Walking gives you energy
It may sound counterintuitive, but walking can actually help you feel more energetic. Australian researchers found that taking a light walk every 30 minutes actually made study participants feel more energetic at the end of the day. A Texas study also found that aerobic exercises, including fast walking, helped combat chronic fatigue in participants as they got more physically fit.
You don’t necessarily have to lose weight to get more fit. As previously mentioned, it’s quite possible for someone to be thin but extremely out of shape. If you’re able to do an hour of brisk walking, it’s much easier to chase around the kids or stay energetic when rushing to a meeting. Other people find walking first thing in the morning helps them wake up and feel more energetic. Even a leisurely walk can get the job done, regardless of how many calories you burn!
Walking builds endurance
The best way to be able to walk longer without feeling tired is . . . getting out and walking! Walking helps you build up your cardio levels so that you can get more active without getting tired. Let’s face it – people are busier than ever these days. You may have to rush the kids to various activities, run around doing errands, or deal with a physically demanding job. The bigger your body’s cardio gas tank, the longer you can go before you start to fatigue.
By gradually increasing your steps, you can build up your endurance over time. It’s probably unlikely that you’ll ever have an urgent need to walk 10,000 steps, but you may find that you need to rush to catch a flight or keep up with your dog during walks.
Building up your cardio can even be useful if you’re working at a desk job. The less tired you get doing your daily tasks, the more energy you have to focus on your work. Walking can also boost your energy and mood, but if you’re physically exhausted there’s only so much walking can do. If you’re an experienced walker who isn’t fazed by daily tasks, you’ll feel more confident that you can handle what life throws at you and get back to focusing on what you need to do.
Walking may help you live longer
Studies have shown that getting active can decrease your risk of death. The studies below were not focused on weight loss as a goal, but activity level among adults. There could be some correlation between weight and activity level, but even at the same weight getting more active is great for your health.
A study in the British Medical Journal found that getting active, even at a light intensity, can dramatically lower your risk of death! The study asked participants to wear motion tracking devices, and tracked how active they got – even at low-intensity tasks like washing dishes. Surprisingly, even doing light tasks like leisurely walking made a huge impact.
Another study found that older women who walked as little as 4,400 steps per day had a 41% decreased risk of death compared to women who walked only around 2,700 steps. That small change in activity made a big difference in health.
These studies show that you don’t have to hit 10,000 steps to get health benefits from exercise. Walking is the easiest and most accessible activity you can do, so why not start there?
You’ll even sleep better!
What is Harvard Health’s #1 secret to better sleep? Exercise! Studies found that women who exercised at least 3.5 hours per week had an easier time going to sleep than women who exercised less often. They did find that exercise can make you feel more energetic (as we mentioned earlier). Morning exercise may be ideal for people with sleep difficulties, but getting active overall can be extremely helpful.

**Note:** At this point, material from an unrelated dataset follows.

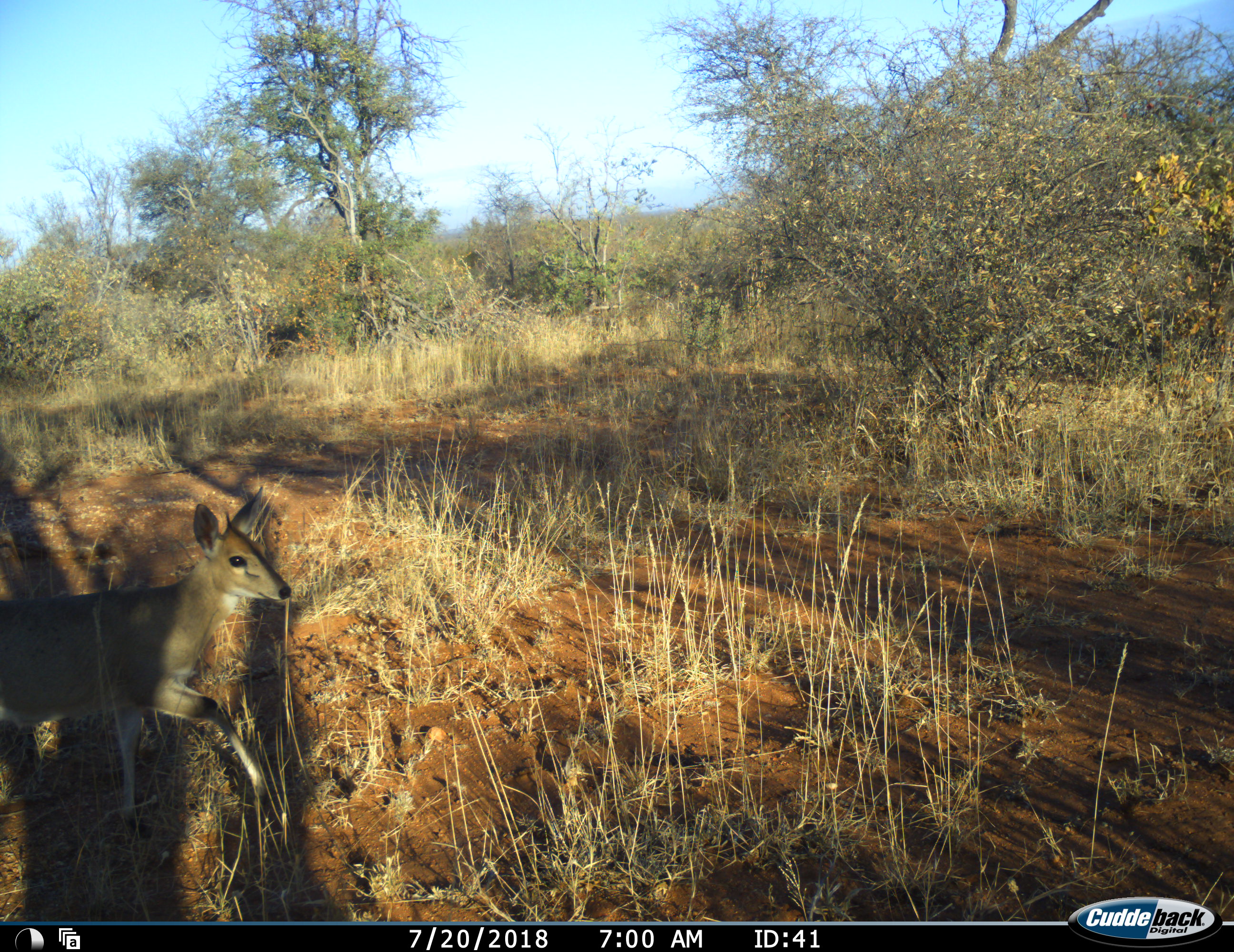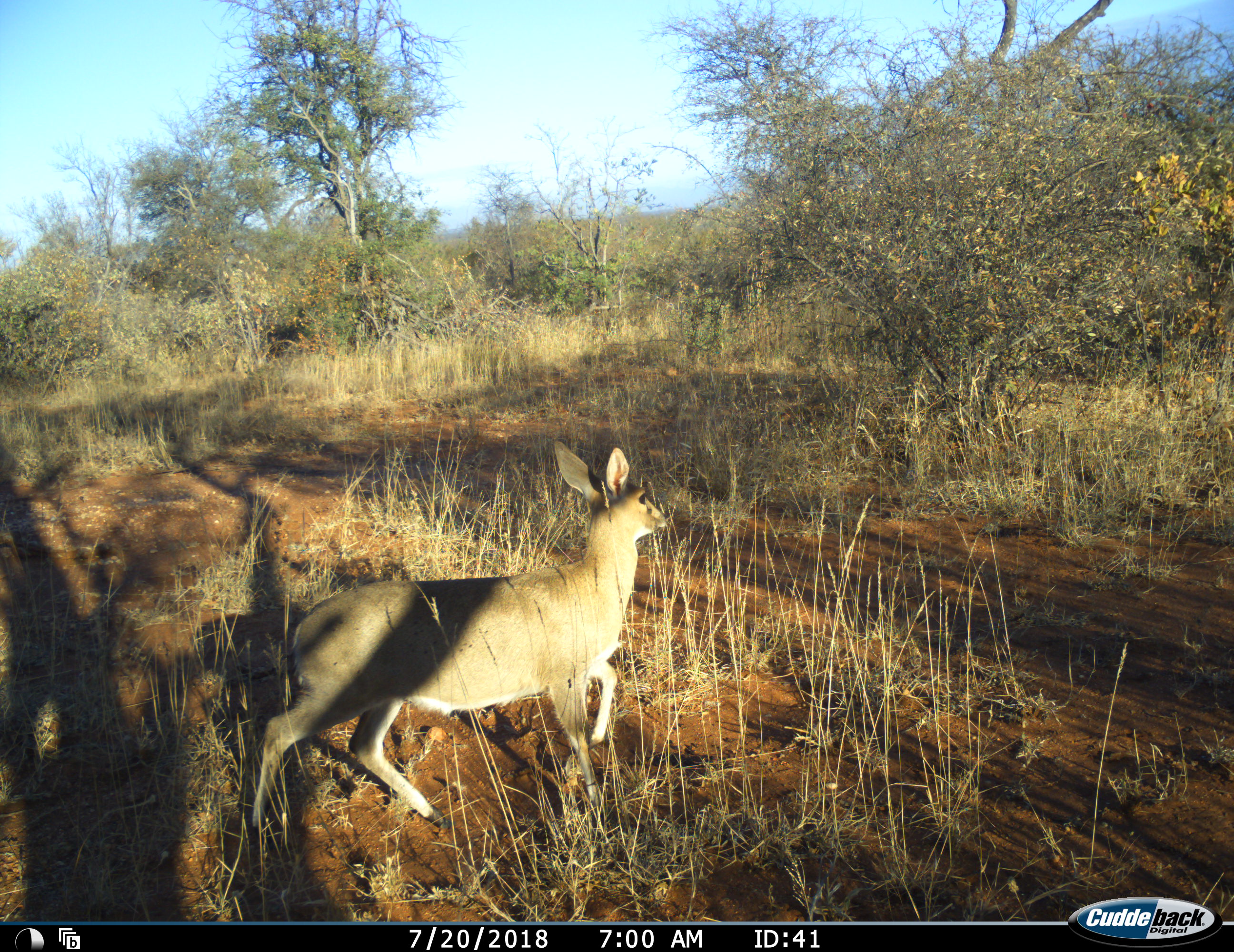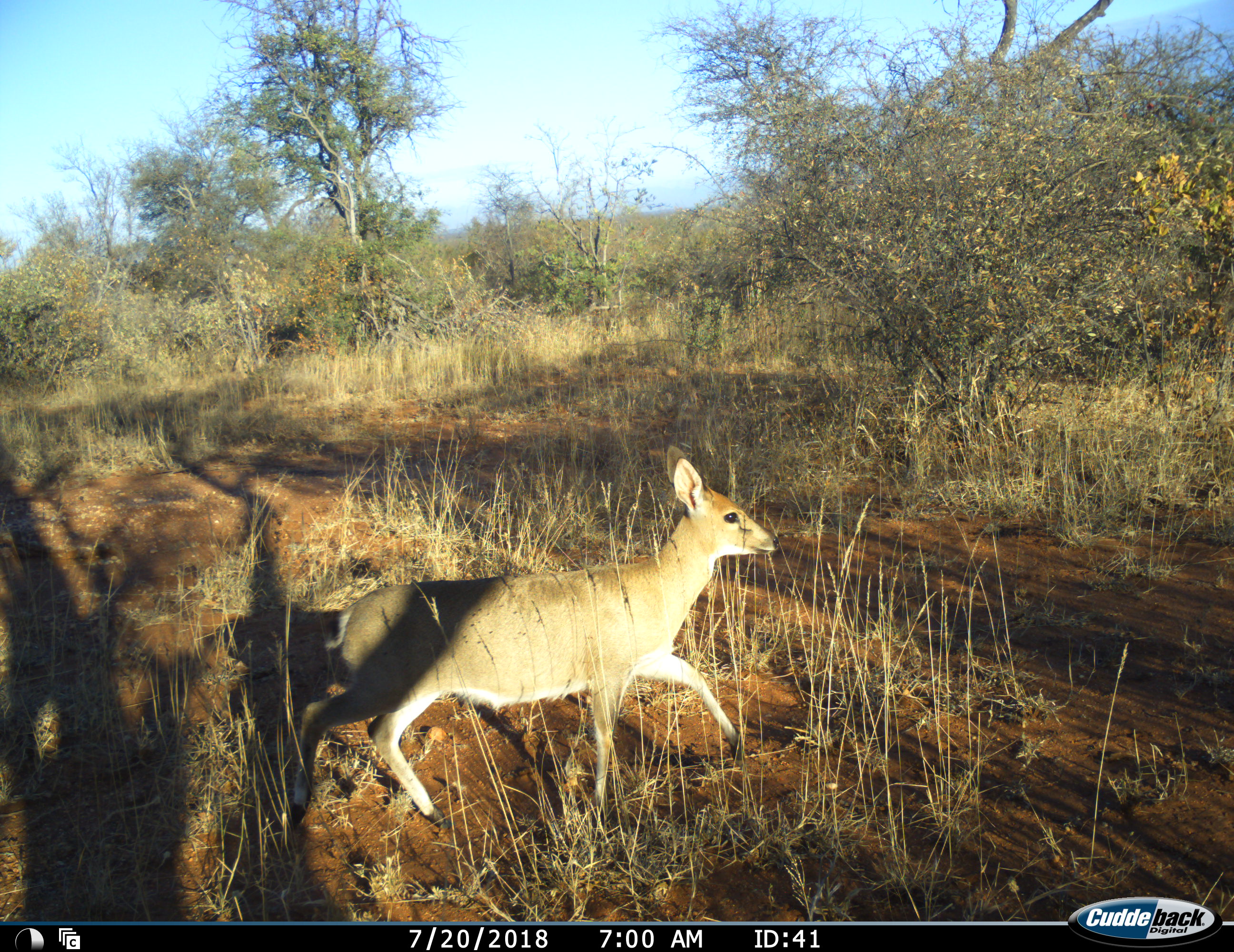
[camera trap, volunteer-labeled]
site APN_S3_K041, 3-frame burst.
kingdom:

The National Sleep Foundation found that moderate-intensity exercise helped people with chronic insomnia sleep better. Interestingly enough, vigorous-intensity exercise and lifting weights didn’t improve sleep for those participants.
As we mentioned, walking helps reduce stress and improve mood, which can also help you feel calmer and sleep better. If you’re having trouble sleeping, why not see if you can get more steps during the day?
Almost everyone can benefit from walking more – even if you’re not looking to lose weight. Walking is good for your body, heart and mind, no matter what your size. Get out, get active and feel great today!